### [DATA SHOWN]
•••••

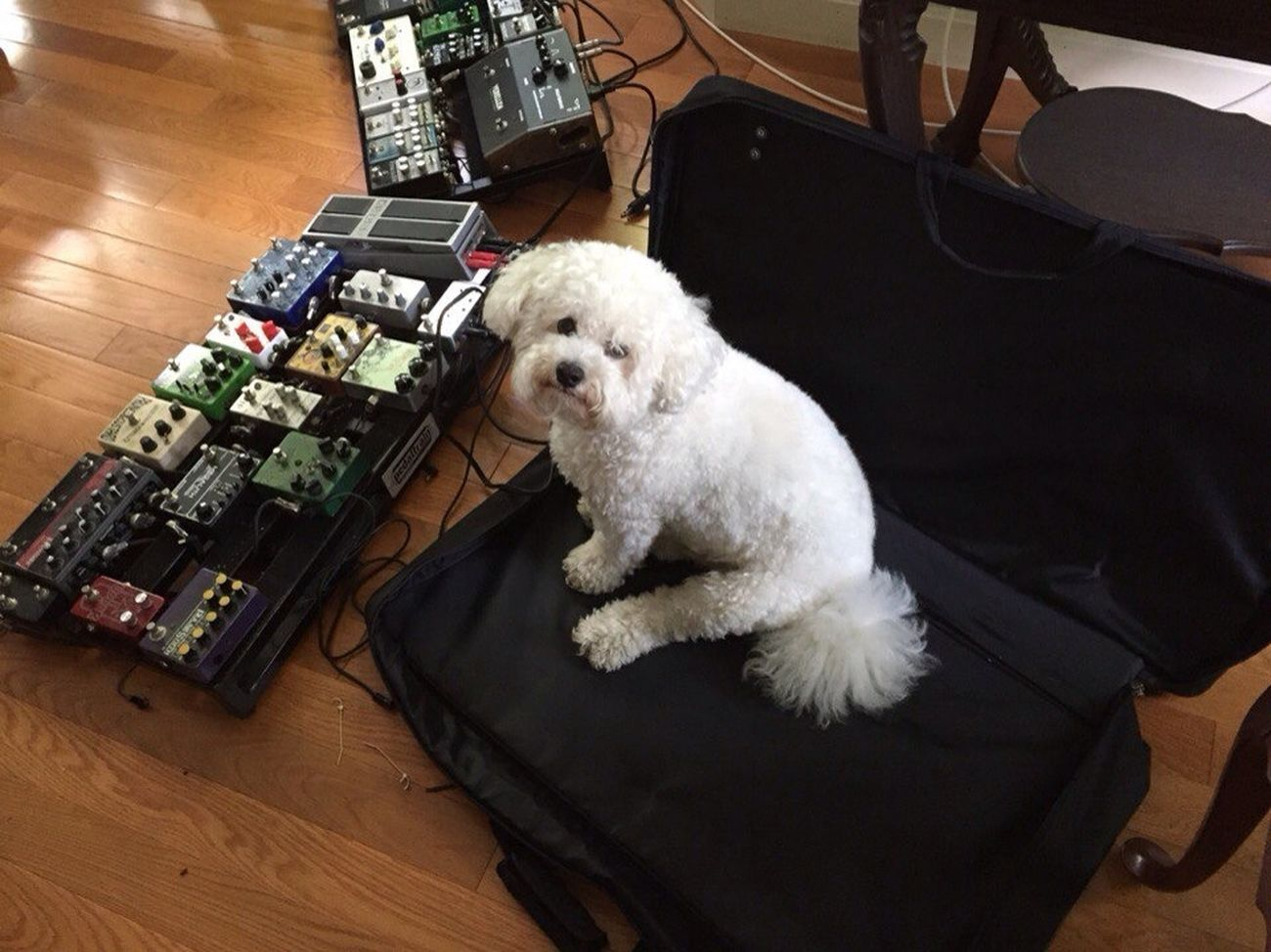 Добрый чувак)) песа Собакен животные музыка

•••••

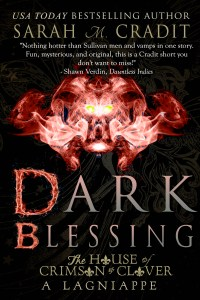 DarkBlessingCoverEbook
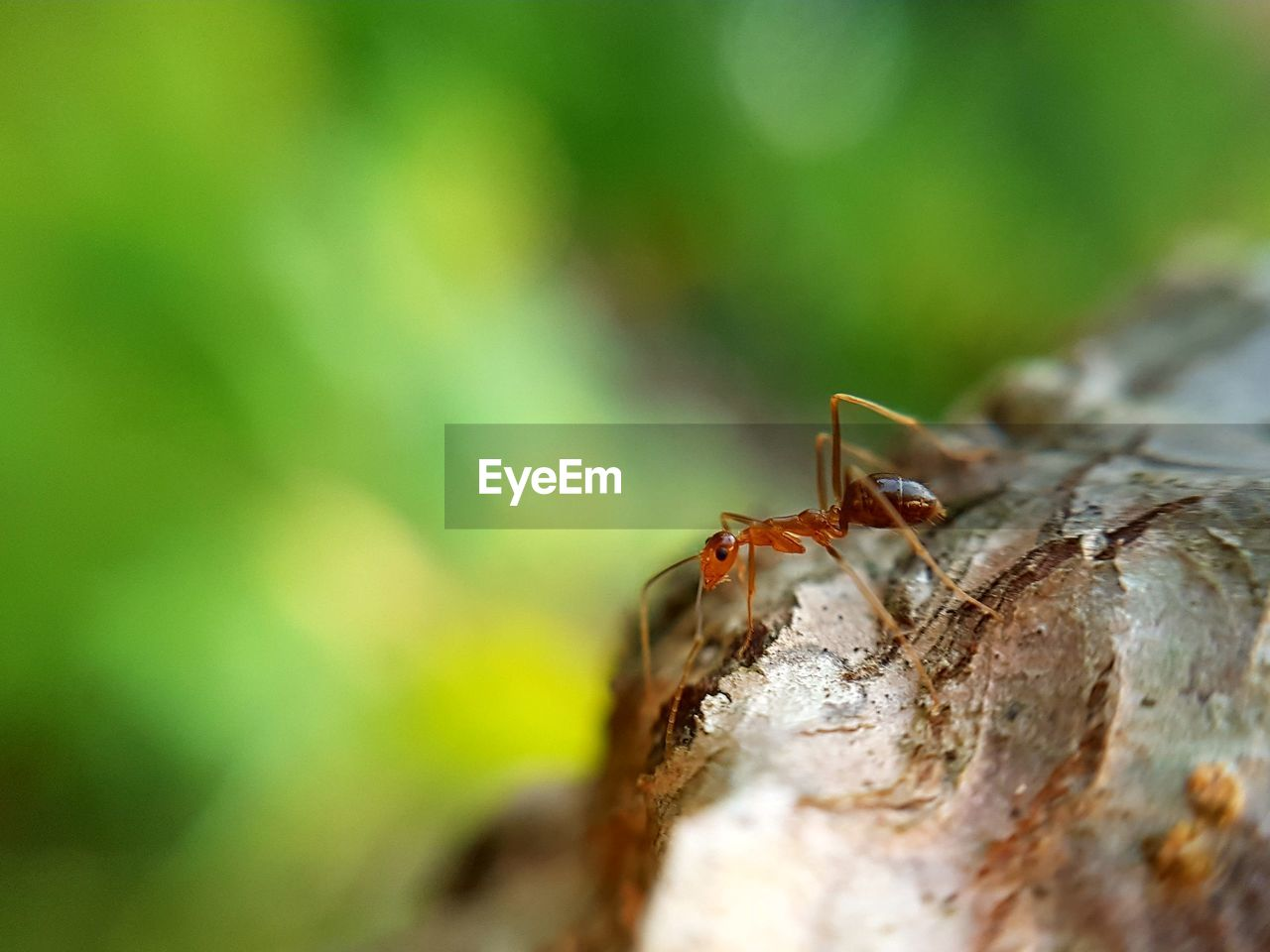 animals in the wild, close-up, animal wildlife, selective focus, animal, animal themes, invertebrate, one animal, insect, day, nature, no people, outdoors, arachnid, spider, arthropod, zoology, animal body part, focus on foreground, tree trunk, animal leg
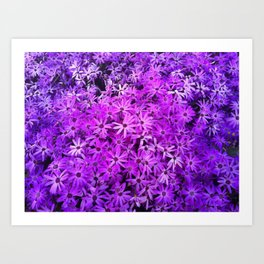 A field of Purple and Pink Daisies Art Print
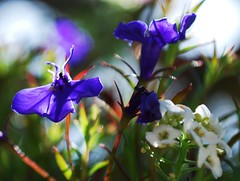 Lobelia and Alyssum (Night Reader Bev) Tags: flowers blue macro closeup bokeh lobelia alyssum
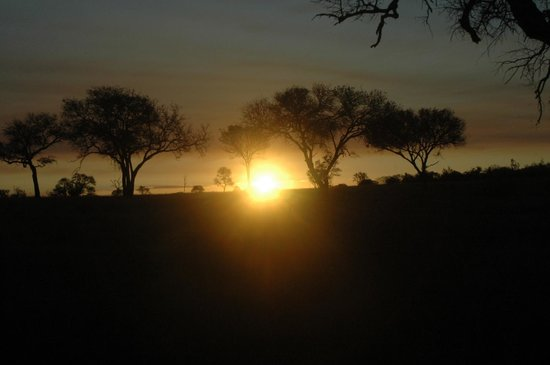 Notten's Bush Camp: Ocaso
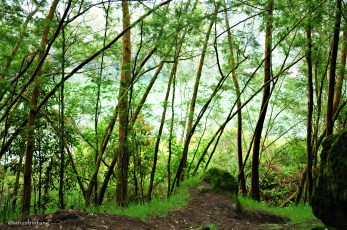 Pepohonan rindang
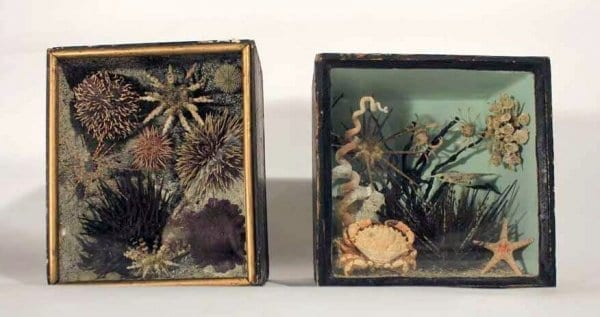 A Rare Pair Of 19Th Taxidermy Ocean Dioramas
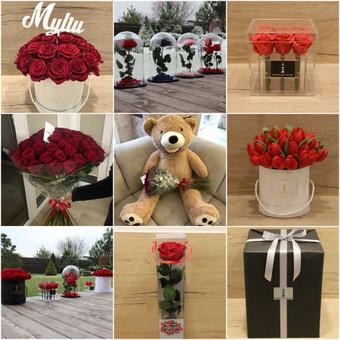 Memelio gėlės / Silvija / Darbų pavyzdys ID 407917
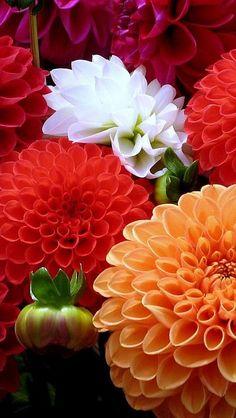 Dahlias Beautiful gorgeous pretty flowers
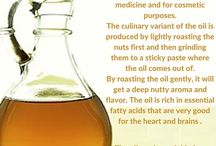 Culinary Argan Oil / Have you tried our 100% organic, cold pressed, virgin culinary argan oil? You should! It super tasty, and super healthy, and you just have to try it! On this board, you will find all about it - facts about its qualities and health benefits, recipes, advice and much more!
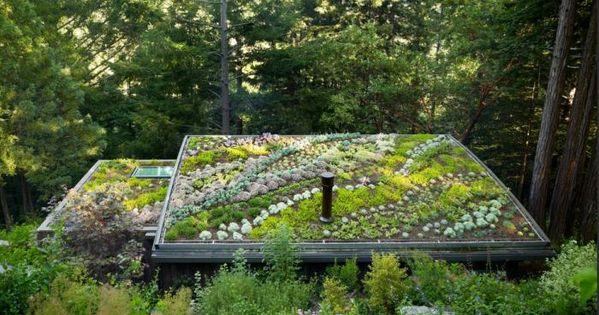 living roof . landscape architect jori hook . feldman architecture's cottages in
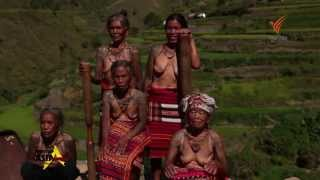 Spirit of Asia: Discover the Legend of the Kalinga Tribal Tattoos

•••••

### [WORK INSTRUCTIONS]
In the material above, which lines fall between the one holding "Dahlias Beautiful gorgeous pretty flowers" and the one holding "Spirit of Asia: Discover", inclusive? Print exactly those, with the pictures left out.

### [RESULT OF THE TASK]
 Dahlias Beautiful gorgeous pretty flowers
 Culinary Argan Oil / Have you tried our 100% organic, cold pressed, virgin culinary argan oil? You should! It super tasty, and super healthy, and you just have to try it! On this board, you will find all about it - facts about its qualities and health benefits, recipes, advice and much more!
 living roof . landscape architect jori hook . feldman architecture's cottages in
 Spirit of Asia: Discover the Legend of the Kalinga Tribal Tattoos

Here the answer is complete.